───── Extrait étudié

Ainsi l'invitation à faire l'aumône aux humbles est-elle associée à la promesse d'une récompense inestimable dans un autre lieu et un autre temps. L'acte miséricordieux accompli dans l'histoire personnelle (sens historique du récit) reçoit sa contrepartie dans la parité non chiffrable qui lui correspond selon l'économie du salut (sens anagogique de la promesse). Le geste « horizontal » de la charité à l'égard des pauvres et des humbles est payé de retour par l'effusion « verticale » de la grâce divine et par l'ascension du juste au royaume des cieux[12].

Pour Valmont, régler ses comptes hic et nunc constitue la manière la plus efficace de nier l'idée d'une transcendance divine et d'un au-delà céleste où les bienfaits accomplis dans la vie terrestre seront justement rétribués. Pratiquer ainsi la charité revient pour Valmont à en inverser le sens, et donc à commettre un sacrilège, puisque c'est ici-bas qu'il compte obtenir la récompense de sa bienfaisance : faire de la Présidente une femme adultère ! Dans le moment où il semble faire des concessions aux valeurs chrétiennes de Madame de Tourvel, il en propose de fait une critique en action, en utilisant cette vertu théologale pour amener sa victime à commettre le péché de chair[13]. En changeant la charité en spectacle destiné à être raconté, Valmont refuse la nécessaire discrétion qui en garantit la vertu, sous le regard de la religion, comme le rappelle une des leçons du Sermon sur la montagne :

Prenez garde de ne pas faire vos bonnes œuvres devant les hommes pour être regardés : autrement vous n'en recevrez point la récompense de votre Père qui est dans les cieux. […] Quand vous faites l'aumône, que votre main gauche ne sache pas ce que fait votre main droite ; afin que votre aumône soit dans le secret ; et votre Père qui voit ce qui se passe dans le secret, vous en rendra la récompense[14].

──────────
───── Matériel extrait

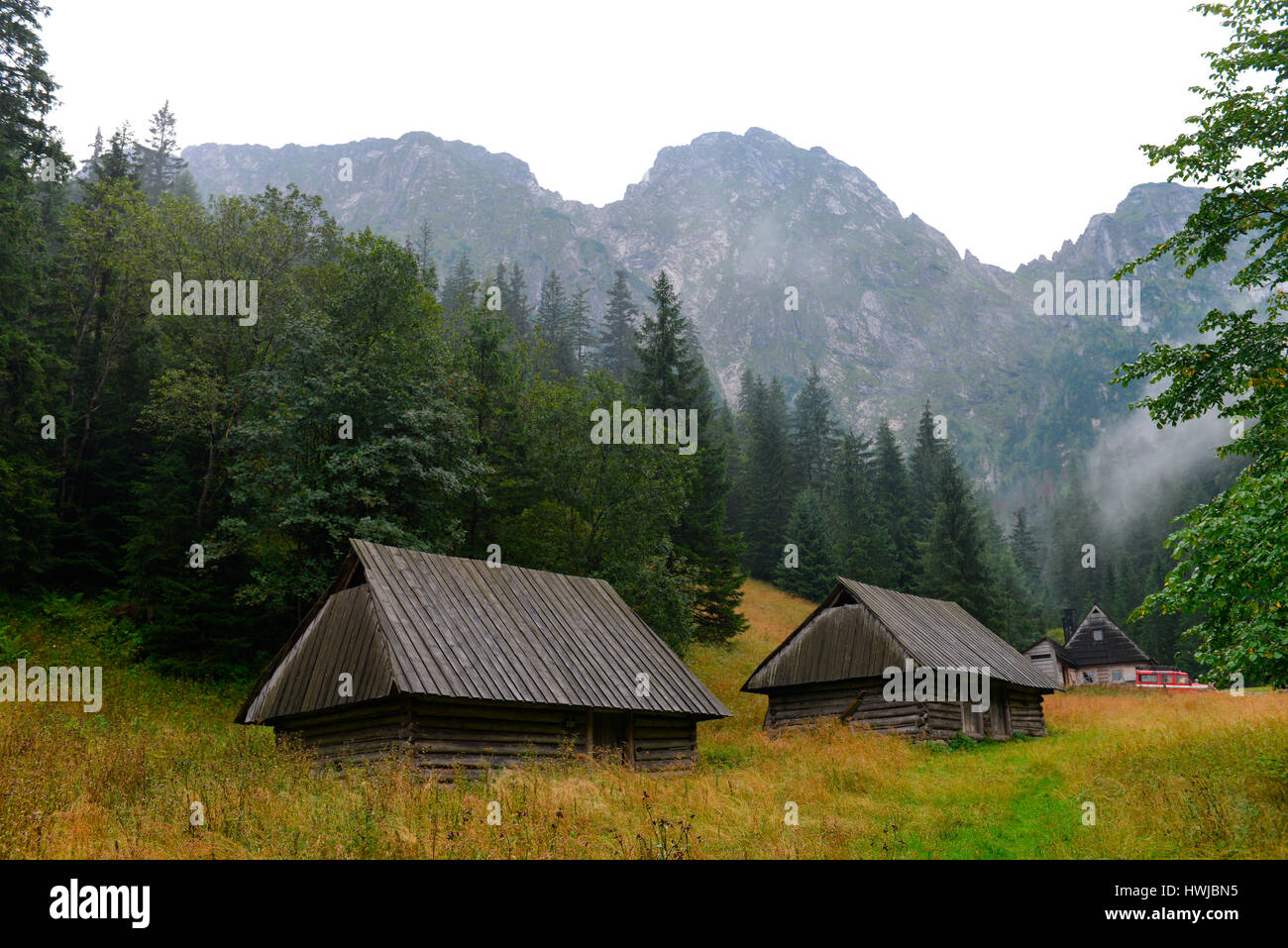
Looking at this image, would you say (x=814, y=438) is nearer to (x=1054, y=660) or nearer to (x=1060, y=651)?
(x=1060, y=651)

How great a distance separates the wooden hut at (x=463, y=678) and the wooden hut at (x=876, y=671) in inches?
311

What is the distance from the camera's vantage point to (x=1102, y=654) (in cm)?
7162

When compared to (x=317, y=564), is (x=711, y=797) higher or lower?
lower

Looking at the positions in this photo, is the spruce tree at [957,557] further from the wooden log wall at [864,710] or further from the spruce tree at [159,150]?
the spruce tree at [159,150]

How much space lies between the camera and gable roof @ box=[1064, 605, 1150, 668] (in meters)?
69.8

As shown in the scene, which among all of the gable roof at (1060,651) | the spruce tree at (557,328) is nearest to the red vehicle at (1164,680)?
the gable roof at (1060,651)

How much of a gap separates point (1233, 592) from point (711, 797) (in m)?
9.12

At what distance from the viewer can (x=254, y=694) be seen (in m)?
19.6

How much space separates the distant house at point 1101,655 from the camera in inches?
2751

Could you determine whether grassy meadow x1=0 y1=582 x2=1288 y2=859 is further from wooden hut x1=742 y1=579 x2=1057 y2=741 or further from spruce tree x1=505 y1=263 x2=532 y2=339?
spruce tree x1=505 y1=263 x2=532 y2=339
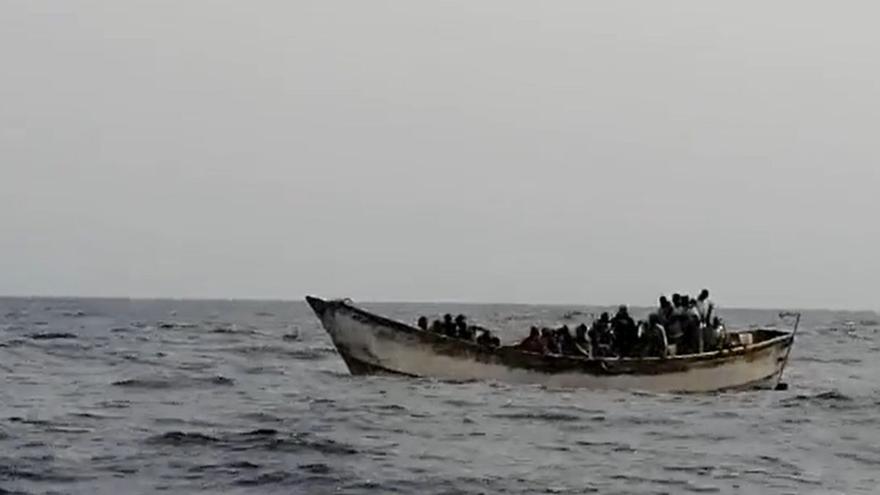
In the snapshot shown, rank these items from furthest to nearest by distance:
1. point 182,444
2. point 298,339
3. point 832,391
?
point 298,339
point 832,391
point 182,444

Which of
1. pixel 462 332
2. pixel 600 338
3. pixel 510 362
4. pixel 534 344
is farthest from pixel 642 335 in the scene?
pixel 462 332

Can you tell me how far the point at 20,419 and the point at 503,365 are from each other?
1062 centimetres

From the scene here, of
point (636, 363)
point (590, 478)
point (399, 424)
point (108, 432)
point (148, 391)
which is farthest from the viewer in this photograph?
point (148, 391)

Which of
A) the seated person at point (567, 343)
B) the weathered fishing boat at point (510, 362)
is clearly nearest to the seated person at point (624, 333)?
the weathered fishing boat at point (510, 362)

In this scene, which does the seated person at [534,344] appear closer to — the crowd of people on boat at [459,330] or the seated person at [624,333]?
the crowd of people on boat at [459,330]

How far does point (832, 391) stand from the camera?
119ft

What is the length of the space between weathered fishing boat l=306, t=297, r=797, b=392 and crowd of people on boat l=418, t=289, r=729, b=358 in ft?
1.88

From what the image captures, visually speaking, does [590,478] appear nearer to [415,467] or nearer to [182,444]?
[415,467]

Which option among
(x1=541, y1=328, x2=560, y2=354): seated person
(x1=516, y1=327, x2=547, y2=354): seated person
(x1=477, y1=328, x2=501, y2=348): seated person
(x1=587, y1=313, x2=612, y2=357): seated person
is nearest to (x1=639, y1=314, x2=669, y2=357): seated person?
(x1=587, y1=313, x2=612, y2=357): seated person

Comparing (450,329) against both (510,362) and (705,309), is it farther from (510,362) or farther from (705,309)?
(705,309)

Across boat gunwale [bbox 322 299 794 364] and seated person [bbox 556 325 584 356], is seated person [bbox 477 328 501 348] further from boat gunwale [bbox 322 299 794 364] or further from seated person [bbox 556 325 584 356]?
seated person [bbox 556 325 584 356]

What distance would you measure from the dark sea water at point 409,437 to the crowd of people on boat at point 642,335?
121 centimetres

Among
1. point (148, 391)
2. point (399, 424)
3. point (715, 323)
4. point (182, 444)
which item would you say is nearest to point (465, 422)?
point (399, 424)

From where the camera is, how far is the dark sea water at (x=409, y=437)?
1895 centimetres
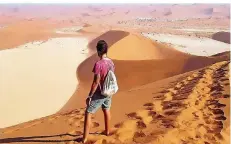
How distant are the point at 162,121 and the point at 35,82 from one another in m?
11.6

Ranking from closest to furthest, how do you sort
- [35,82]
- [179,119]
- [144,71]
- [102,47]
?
[102,47]
[179,119]
[144,71]
[35,82]

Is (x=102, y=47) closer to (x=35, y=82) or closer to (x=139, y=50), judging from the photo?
(x=35, y=82)

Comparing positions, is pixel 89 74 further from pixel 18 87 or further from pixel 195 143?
pixel 195 143

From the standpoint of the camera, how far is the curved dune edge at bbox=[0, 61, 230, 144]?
4.98 meters

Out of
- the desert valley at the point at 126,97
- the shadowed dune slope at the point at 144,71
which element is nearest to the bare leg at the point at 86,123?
the desert valley at the point at 126,97

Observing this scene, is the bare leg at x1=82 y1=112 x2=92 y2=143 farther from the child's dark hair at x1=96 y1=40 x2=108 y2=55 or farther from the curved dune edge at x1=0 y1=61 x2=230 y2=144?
the child's dark hair at x1=96 y1=40 x2=108 y2=55

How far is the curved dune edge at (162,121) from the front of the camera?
16.3ft

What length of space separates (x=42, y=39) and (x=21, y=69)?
17482 millimetres

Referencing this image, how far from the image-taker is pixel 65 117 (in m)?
6.73

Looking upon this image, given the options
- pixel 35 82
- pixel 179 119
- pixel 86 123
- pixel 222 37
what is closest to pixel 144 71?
pixel 35 82

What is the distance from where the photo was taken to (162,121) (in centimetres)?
557

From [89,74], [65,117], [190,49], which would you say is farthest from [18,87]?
[190,49]

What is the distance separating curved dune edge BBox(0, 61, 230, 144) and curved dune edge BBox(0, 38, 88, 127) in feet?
16.3

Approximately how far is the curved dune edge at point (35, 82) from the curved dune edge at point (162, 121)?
496 centimetres
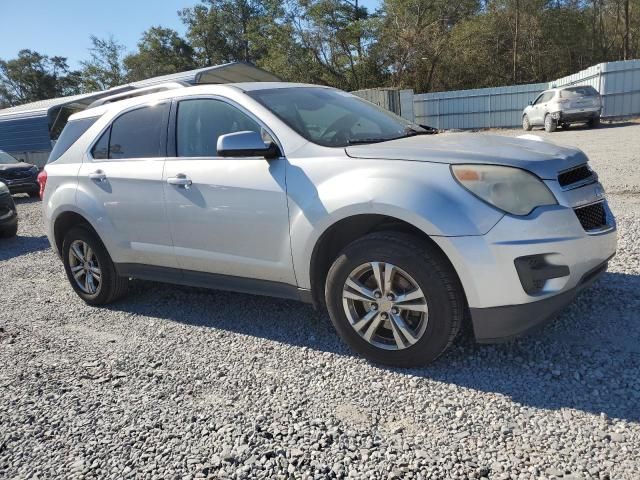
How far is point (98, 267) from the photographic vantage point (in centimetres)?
448

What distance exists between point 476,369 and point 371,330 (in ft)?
2.07

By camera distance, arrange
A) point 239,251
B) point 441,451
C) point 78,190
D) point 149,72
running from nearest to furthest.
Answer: point 441,451
point 239,251
point 78,190
point 149,72

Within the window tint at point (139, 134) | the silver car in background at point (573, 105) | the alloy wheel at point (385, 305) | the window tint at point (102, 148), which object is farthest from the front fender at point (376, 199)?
the silver car in background at point (573, 105)

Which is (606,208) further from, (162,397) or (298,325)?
(162,397)

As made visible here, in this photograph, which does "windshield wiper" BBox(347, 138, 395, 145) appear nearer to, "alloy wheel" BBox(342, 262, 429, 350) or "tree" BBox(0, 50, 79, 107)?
"alloy wheel" BBox(342, 262, 429, 350)

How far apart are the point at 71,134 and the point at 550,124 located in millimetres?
17115

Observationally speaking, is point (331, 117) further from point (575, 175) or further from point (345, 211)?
point (575, 175)

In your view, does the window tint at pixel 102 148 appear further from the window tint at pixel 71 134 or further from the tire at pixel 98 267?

──────────

### Travail demandé
**1)** Relevez tous les numéros d'appel de note entre crochets que comporte l'extrait sur la charité de Valmont.
**2)** Poursuivez l'extrait sur la charité de Valmont à la suite de sa dernière phrase.
Les entrées forment un matériel indépendant de l'extrait.

### Réponses fournies
**1)** [12], [13], [14]

**2)**
La charité que pratique Valmont se présente comme une contrefaçon de celle que prônent les textes bibliques. Dans son caractère ostensible et spectaculaire, cette scène ne fait sans doute que systématiser à des fins stratégiques un des traits constitutifs de la charité, telle qu'elle se pratique à la fin du XVIIIe siècle ; selon les termes de Jean Starobinski, la pratique de la bienfaisance fut en effet marquée à cette époque « d'une touche d'esthétisme, et presque d'un hédonisme de l'attendrissement[15] ».

Cet épisode de bienfaisance, emprunté par Laclos à Clarisse Harlowe de Richardson, est réinterprété très librement pour mettre en évidence l'hypocrisie de Valmont, décrit comme un nouveau Tartuffe. Le piquant de cette scène pathétique ne se limite pas au récit qu'en fait Valmont dans la lettre XXI. Il se déploie à retardement grâce aux échos qu'il trouve, explicitement ou implicitement dans d'autres lettres. On apprend plus loin par Azolan que la Présidente de Tourvel s'apprête à lire Clarisse Harlowe :

Mme la Présidente est allée l'après-midi dans la Bibliothèque, et elle y a pris deux Livres qu'elle a emportés dans son boudoir. […] L'un est le second volume des Pensées chrétiennes ; et l'autre, le premier d'un Livre, qui a pour titre Clarisse. J'écris bien comme il y a : Monsieur saura peut-être ce que c'est. (Lettre CVII)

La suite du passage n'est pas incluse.